[EXERCISE REQUIREMENTS] A complete transcription of the material, exact in every line, is what is wanted.

[EXTRACTED ENTRIES]
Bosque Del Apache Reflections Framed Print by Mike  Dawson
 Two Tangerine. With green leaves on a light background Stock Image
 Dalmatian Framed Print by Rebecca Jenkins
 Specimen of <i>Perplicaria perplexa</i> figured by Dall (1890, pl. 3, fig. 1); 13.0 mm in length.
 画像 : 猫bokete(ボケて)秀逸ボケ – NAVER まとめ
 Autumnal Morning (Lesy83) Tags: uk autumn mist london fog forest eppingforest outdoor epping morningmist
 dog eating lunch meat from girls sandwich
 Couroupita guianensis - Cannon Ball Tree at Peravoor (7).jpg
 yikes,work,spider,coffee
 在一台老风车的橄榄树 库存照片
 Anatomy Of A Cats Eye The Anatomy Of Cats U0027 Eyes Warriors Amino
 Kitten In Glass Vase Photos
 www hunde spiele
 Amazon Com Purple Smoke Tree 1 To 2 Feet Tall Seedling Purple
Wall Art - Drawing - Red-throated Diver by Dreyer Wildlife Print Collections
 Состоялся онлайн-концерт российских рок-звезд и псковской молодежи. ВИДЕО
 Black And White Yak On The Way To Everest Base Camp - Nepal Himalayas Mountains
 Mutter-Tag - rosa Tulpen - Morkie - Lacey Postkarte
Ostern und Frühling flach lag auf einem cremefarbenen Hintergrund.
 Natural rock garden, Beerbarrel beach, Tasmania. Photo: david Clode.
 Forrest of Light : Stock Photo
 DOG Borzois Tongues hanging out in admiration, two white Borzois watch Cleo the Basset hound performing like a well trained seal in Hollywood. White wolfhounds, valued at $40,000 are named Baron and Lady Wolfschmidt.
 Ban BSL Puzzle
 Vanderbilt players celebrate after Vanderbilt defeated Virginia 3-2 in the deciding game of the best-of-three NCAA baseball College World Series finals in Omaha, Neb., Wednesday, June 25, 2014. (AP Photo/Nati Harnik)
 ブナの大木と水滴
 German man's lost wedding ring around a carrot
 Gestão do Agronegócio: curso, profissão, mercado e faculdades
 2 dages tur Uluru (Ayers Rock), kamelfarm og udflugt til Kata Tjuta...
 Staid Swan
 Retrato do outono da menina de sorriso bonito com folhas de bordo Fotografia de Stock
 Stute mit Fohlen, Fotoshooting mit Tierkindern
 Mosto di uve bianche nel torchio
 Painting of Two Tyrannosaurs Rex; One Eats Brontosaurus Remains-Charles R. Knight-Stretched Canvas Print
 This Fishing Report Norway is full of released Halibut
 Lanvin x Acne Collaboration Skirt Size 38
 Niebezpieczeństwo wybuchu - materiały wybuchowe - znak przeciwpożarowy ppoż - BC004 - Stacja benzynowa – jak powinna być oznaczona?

[WRITTEN SOLUTION]
Bosque Del Apache Reflections Framed Print by Mike  Dawson
 Two Tangerine. With green leaves on a light background Stock Image
 Dalmatian Framed Print by Rebecca Jenkins
 Specimen of <i>Perplicaria perplexa</i> figured by Dall (1890, pl. 3, fig. 1); 13.0 mm in length.
 画像 : 猫bokete(ボケて)秀逸ボケ – NAVER まとめ
 Autumnal Morning (Lesy83) Tags: uk autumn mist london fog forest eppingforest outdoor epping morningmist
 dog eating lunch meat from girls sandwich
 Couroupita guianensis - Cannon Ball Tree at Peravoor (7).jpg
 yikes,work,spider,coffee
 在一台老风车的橄榄树 库存照片
 Anatomy Of A Cats Eye The Anatomy Of Cats U0027 Eyes Warriors Amino
 Kitten In Glass Vase Photos
 www hunde spiele
 Amazon Com Purple Smoke Tree 1 To 2 Feet Tall Seedling Purple
Wall Art - Drawing - Red-throated Diver by Dreyer Wildlife Print Collections
 Состоялся онлайн-концерт российских рок-звезд и псковской молодежи. ВИДЕО
 Black And White Yak On The Way To Everest Base Camp - Nepal Himalayas Mountains
 Mutter-Tag - rosa Tulpen - Morkie - Lacey Postkarte
Ostern und Frühling flach lag auf einem cremefarbenen Hintergrund.
 Natural rock garden, Beerbarrel beach, Tasmania. Photo: david Clode.
 Forrest of Light : Stock Photo
 DOG Borzois Tongues hanging out in admiration, two white Borzois watch Cleo the Basset hound performing like a well trained seal in Hollywood. White wolfhounds, valued at $40,000 are named Baron and Lady Wolfschmidt.
 Ban BSL Puzzle
 Vanderbilt players celebrate after Vanderbilt defeated Virginia 3-2 in the deciding game of the best-of-three NCAA baseball College World Series finals in Omaha, Neb., Wednesday, June 25, 2014. (AP Photo/Nati Harnik)
 ブナの大木と水滴
 German man's lost wedding ring around a carrot
 Gestão do Agronegócio: curso, profissão, mercado e faculdades
 2 dages tur Uluru (Ayers Rock), kamelfarm og udflugt til Kata Tjuta...
 Staid Swan
 Retrato do outono da menina de sorriso bonito com folhas de bordo Fotografia de Stock
 Stute mit Fohlen, Fotoshooting mit Tierkindern
 Mosto di uve bianche nel torchio
 Painting of Two Tyrannosaurs Rex; One Eats Brontosaurus Remains-Charles R. Knight-Stretched Canvas Print
 This Fishing Report Norway is full of released Halibut
 Lanvin x Acne Collaboration Skirt Size 38
 Niebezpieczeństwo wybuchu - materiały wybuchowe - znak przeciwpożarowy ppoż - BC004 - Stacja benzynowa – jak powinna być oznaczona?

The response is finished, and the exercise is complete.